Al volver su mirada hacia sus hijos, sabía que tenían un largo camino por delante, pero estaba lista para enfrentarlo de frente.
—¿Estás bien, mamá? ¿Camilla intentó hacerte algo? —preguntó Adrienne, con preocupación en su voz.
Rosemary asintió y sostuvo la mano de su hija. —Todo salió según lo planeado, Addie.
—Mamá, deberías haber esperado por mí. ¿Y si Cayden estaba allí y decidía golpearte? Criaste a ese bastardo tú misma, pero mira cómo te ha pagado —Hunter frunció el ceño.
Rosemary sonrió suavemente a su hijo.
—Lo sé, Hunter.
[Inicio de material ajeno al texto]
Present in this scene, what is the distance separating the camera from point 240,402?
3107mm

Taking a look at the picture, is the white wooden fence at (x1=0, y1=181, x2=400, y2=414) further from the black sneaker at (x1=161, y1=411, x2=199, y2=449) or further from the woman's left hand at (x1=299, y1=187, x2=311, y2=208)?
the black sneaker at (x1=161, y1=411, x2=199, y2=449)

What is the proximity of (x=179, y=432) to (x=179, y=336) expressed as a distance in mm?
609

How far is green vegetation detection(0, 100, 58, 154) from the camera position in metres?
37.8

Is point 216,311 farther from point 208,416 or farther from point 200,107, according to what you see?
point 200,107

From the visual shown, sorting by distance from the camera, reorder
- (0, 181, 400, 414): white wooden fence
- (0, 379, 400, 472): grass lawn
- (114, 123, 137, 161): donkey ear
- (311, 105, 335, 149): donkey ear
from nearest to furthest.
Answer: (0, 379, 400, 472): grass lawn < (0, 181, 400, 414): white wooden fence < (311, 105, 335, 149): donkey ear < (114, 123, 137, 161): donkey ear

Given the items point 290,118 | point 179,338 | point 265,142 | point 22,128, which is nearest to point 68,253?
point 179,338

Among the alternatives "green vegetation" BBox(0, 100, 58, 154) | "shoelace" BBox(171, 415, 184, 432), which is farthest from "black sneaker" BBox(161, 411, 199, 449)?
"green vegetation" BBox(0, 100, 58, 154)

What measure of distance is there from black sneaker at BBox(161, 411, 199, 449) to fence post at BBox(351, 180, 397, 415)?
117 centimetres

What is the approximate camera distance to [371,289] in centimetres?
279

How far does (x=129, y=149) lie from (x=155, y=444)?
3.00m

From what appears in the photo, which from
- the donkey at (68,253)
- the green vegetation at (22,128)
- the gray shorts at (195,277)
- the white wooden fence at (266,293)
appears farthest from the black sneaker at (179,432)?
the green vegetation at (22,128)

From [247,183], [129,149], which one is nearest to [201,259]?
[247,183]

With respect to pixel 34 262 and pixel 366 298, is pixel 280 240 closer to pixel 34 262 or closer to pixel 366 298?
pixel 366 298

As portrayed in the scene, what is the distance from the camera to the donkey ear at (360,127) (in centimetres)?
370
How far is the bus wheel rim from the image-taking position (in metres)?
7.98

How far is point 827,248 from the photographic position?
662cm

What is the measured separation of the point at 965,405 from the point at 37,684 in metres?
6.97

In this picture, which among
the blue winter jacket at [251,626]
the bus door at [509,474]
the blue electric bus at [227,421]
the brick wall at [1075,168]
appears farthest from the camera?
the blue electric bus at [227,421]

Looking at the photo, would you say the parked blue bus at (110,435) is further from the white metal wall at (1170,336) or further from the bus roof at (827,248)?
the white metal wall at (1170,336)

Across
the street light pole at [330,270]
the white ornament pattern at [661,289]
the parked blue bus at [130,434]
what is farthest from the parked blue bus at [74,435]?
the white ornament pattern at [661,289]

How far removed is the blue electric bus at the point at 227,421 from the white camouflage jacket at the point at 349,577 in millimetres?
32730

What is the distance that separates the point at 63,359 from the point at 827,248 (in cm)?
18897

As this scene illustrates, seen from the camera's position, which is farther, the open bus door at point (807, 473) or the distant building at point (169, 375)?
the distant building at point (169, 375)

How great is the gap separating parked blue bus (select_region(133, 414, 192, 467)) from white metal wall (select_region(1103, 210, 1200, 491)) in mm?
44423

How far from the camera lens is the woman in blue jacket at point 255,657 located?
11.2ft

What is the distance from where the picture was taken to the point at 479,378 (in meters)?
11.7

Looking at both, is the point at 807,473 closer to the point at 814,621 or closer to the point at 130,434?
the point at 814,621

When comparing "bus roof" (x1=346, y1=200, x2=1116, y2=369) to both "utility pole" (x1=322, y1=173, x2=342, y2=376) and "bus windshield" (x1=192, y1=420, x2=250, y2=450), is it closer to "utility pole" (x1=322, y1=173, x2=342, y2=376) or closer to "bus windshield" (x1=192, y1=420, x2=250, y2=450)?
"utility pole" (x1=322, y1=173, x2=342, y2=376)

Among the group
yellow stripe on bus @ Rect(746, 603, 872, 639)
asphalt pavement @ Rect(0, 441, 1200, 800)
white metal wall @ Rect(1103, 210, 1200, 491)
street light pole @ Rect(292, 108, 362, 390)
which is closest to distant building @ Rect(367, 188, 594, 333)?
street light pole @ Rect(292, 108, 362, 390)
Pero no podía esperar más. Necesitaba tomar el control de mi vida y defenderme —respondió con voz firme—. Y además, tenía que hacerlo por mí misma. No podía dejar que Lewis y Camilla se salieran con la suya después de lo que nos hicieron.
Adrienne y Hunter abrazaron a su madre de nuevo, sintiéndose orgullosos de ella por tomar medidas y finalmente defenderse.
—Esto es solo el principio. No permitiré que vuelvan a lastimarte —dijo Rosemary, exhalando un profundo suspiro.